Well, yes. Yes, I am.
“Come to me. Get away with me and you’ll recover your life. I’ll show you how to take a real rest. Walk with me and work with me—watch how I do it. Learn the unforced rhythms of grace. I won’t lay anything heavy or ill-fitting on you. Keep company with me and you’ll learn to live freely and lightly.” – Matthew 11:28-30
Sometimes keeping company with Jesus looks like a phone call with a girlfriend, a heart to heart with my sister or laughing at an eleven-year old’s joke. These are life breaths to suck in deeply, slowly and remember that I’m refreshed and walking in the rhythms of grace-land.
4 thoughts on “Compassion Fatigue in Ministry”
Or looking at trigger words as positive xoxo
I work as an outreach coordinator at a church and, on the surface, working at a church may seem straightforward, but it is the business of working with beautiful and complex people, while trying to live out Jesus’ mission every single moment. Compassion Fatigue is all too real.
As I was reading your post, I found myself reflecting on Jesus. There were moments when he too was weary. How did he cope? How did he persevere? He was also always surrounded by a community of friends. This aspect is something that I think challenges so many of us, despite it being essential to our well-being. Many friends have moved away, or are not as close, or have changed, so we are then stuck, late in life, trying to rebuild our community.
I don’t have all of the answers, but I am in solidarity with you.

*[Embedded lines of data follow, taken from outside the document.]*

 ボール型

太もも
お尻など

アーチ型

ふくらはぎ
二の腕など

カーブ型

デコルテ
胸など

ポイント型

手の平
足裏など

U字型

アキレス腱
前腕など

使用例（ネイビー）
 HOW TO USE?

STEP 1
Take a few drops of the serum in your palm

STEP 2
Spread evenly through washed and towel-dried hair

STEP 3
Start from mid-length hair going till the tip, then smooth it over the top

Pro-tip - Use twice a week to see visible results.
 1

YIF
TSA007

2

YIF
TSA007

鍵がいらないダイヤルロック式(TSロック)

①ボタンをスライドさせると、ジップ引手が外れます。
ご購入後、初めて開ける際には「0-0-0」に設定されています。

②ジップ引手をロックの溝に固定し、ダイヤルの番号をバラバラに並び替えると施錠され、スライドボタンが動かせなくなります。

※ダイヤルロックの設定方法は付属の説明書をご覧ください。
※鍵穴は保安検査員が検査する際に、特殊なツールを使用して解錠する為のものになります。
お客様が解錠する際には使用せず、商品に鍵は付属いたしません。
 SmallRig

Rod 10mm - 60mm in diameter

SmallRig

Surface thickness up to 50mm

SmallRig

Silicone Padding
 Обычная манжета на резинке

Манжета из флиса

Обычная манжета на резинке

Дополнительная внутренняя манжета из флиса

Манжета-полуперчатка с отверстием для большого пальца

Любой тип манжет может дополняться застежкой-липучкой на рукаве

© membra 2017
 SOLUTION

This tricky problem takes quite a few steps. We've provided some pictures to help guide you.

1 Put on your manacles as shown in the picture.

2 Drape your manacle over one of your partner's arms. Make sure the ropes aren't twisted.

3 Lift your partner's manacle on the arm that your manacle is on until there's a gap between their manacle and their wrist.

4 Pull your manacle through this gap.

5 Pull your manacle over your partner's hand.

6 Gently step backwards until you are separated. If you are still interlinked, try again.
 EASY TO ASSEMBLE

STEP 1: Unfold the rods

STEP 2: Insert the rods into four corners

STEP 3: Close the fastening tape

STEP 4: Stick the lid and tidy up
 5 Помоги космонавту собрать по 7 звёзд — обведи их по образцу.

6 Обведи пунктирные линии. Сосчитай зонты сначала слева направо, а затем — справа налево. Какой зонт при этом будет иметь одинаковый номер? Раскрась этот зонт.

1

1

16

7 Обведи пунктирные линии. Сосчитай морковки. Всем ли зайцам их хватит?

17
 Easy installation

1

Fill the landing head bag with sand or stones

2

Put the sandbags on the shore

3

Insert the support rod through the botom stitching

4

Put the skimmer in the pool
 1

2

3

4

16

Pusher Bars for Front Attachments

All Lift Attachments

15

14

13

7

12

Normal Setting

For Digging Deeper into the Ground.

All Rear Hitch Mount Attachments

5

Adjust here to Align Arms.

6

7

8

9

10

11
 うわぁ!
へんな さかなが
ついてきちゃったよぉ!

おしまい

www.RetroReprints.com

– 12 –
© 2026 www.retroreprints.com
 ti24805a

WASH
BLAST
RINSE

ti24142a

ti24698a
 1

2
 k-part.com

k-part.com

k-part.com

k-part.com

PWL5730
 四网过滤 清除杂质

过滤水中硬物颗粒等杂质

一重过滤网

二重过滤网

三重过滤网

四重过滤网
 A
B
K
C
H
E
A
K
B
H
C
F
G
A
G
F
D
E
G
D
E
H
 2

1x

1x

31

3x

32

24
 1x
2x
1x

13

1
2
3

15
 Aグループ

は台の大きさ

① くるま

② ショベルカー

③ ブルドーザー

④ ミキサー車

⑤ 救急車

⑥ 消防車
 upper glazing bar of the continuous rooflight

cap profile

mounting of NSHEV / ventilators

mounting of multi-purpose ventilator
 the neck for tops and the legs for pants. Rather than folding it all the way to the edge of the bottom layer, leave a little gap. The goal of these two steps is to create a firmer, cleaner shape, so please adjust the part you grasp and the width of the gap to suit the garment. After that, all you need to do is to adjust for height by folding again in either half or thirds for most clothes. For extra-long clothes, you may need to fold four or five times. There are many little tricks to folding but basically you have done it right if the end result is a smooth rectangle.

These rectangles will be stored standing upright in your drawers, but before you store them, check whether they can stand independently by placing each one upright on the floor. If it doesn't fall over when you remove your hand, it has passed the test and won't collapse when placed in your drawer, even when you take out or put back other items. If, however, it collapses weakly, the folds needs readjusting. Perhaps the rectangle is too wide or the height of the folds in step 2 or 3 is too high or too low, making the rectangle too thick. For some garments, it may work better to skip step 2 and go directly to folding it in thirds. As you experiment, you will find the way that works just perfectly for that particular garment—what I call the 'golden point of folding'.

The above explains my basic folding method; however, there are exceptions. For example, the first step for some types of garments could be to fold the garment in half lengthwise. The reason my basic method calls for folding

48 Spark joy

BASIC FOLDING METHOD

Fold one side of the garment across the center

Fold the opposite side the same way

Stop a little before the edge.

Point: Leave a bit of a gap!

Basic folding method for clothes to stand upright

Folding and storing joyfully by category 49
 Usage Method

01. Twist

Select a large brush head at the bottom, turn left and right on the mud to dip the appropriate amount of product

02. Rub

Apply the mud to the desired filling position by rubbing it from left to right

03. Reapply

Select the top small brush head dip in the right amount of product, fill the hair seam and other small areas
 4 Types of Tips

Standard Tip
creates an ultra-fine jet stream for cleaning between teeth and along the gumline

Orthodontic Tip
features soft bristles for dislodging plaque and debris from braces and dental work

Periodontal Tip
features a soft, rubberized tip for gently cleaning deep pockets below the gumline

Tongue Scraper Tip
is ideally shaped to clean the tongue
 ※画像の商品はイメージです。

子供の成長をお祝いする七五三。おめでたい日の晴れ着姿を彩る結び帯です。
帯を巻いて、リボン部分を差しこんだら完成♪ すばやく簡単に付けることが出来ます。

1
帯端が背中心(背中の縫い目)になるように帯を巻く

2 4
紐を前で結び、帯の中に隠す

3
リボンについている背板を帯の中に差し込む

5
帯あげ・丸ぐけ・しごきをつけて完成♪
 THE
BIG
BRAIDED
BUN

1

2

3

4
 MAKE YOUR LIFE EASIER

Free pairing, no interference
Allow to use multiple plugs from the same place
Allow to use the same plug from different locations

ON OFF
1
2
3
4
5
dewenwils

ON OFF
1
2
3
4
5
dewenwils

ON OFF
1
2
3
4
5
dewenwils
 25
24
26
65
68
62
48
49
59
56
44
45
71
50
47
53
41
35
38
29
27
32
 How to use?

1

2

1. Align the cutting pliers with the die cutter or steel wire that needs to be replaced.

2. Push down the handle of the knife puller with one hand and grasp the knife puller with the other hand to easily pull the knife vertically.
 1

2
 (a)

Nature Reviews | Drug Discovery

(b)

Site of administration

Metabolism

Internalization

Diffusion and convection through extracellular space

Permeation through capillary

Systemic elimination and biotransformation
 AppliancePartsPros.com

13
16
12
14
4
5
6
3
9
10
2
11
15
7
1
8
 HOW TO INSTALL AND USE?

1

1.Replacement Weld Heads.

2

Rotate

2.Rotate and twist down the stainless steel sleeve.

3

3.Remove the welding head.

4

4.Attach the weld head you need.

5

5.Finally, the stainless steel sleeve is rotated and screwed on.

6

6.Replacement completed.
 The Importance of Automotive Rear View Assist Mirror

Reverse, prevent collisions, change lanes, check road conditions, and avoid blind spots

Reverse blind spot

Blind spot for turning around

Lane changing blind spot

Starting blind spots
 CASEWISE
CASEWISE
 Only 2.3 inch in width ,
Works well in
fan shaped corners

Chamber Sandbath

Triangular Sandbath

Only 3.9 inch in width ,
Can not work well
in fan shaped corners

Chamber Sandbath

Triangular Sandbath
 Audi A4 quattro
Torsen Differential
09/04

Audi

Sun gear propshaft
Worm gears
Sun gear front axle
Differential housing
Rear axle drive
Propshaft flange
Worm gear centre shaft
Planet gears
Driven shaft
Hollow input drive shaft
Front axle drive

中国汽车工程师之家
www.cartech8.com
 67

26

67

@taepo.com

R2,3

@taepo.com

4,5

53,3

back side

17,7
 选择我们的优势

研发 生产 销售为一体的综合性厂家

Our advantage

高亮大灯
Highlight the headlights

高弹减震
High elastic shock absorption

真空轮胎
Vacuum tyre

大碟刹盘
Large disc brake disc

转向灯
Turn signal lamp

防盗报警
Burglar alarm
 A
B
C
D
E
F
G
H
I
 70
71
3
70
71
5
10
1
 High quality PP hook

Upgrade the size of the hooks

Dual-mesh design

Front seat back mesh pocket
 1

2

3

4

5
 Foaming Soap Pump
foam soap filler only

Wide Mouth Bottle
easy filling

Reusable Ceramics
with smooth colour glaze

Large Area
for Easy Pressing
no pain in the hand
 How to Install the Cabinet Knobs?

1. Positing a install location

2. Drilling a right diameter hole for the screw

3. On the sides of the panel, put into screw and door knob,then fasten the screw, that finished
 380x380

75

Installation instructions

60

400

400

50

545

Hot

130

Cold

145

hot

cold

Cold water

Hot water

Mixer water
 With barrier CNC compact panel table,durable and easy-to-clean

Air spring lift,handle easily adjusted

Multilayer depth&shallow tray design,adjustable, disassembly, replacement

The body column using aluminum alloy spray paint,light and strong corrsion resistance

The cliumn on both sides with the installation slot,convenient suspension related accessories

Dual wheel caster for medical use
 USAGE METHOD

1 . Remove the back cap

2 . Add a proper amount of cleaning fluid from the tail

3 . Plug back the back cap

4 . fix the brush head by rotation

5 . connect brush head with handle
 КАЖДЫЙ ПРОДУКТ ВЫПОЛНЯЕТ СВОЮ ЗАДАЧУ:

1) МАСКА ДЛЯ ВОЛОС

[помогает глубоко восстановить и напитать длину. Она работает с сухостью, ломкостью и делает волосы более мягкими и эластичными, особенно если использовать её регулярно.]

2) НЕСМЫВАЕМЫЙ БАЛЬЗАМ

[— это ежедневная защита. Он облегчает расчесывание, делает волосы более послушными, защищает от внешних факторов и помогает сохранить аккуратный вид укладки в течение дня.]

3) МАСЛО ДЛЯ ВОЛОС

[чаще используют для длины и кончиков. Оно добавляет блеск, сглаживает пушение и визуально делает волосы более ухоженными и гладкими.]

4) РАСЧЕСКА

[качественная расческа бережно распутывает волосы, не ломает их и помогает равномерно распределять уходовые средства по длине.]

Thanks, Ashley. As being part of the Church all of my life, the messages I heard was do more. There was little focus on the times Jesus intentionally got a way from the crowds. I think for some in ministry, there can be a kind of shame for feeling like you want a break. As with many things, if they’re brought in the open we can have honest discussions and learn from each other while healing together. I understand church work (on both sides) quite well. May you continue to show His grace.